Records from a data collection:
•••••

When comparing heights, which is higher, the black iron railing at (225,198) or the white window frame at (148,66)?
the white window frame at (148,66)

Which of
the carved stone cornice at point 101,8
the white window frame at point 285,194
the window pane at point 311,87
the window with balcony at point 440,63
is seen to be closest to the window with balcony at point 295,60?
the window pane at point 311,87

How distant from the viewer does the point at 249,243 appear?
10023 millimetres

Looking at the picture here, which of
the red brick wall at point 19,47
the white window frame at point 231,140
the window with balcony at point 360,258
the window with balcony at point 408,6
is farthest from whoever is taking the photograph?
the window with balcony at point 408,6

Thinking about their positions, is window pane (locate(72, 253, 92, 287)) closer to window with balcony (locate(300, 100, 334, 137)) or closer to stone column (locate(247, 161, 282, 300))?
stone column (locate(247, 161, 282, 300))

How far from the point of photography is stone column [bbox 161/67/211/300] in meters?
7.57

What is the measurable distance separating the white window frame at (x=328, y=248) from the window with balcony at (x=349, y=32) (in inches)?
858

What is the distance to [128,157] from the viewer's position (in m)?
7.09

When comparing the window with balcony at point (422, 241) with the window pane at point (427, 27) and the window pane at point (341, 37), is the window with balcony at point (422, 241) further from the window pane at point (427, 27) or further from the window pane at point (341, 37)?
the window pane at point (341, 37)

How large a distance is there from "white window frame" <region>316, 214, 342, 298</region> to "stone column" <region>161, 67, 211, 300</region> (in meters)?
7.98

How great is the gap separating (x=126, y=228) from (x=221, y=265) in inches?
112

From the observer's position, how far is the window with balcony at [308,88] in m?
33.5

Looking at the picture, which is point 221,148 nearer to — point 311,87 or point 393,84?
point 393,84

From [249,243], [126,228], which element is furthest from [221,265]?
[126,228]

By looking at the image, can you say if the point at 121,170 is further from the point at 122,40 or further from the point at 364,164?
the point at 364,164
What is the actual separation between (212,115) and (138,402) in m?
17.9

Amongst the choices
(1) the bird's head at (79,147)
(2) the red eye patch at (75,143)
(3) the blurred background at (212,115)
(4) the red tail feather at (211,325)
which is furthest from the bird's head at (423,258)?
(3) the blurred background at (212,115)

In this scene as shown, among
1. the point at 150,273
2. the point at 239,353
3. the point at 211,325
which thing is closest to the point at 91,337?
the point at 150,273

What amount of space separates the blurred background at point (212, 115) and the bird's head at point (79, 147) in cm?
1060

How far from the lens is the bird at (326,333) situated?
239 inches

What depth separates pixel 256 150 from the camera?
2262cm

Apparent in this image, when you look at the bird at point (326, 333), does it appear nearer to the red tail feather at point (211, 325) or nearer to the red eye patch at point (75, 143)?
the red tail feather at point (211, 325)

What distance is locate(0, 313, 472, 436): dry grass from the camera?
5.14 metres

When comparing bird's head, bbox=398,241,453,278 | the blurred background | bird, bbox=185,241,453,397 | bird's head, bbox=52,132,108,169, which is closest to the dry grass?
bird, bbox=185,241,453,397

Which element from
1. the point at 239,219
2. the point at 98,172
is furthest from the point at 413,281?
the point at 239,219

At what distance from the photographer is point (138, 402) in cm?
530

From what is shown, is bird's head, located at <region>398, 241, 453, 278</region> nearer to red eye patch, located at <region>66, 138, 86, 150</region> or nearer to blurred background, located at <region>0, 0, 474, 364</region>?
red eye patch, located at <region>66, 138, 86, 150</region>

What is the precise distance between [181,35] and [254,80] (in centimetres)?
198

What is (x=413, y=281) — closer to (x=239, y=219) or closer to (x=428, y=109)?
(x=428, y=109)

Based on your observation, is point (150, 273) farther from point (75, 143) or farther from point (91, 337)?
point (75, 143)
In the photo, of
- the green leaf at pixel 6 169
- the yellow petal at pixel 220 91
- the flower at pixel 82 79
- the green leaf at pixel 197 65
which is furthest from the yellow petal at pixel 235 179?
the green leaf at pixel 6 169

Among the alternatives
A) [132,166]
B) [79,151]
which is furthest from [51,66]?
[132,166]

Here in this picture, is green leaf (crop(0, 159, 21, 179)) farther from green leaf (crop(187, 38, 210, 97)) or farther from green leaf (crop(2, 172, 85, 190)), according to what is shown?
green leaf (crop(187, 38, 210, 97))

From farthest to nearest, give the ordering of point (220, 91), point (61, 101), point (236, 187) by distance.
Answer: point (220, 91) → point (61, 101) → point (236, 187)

•••••

Set task: Revise the items starting at the line containing "How distant from" and ending at the line containing "10023 millimetres", so that "viewer" is replaced by "observer" and all else stays the same.

Response to the task:
How distant from the observer does the point at 249,243 appear?
10023 millimetres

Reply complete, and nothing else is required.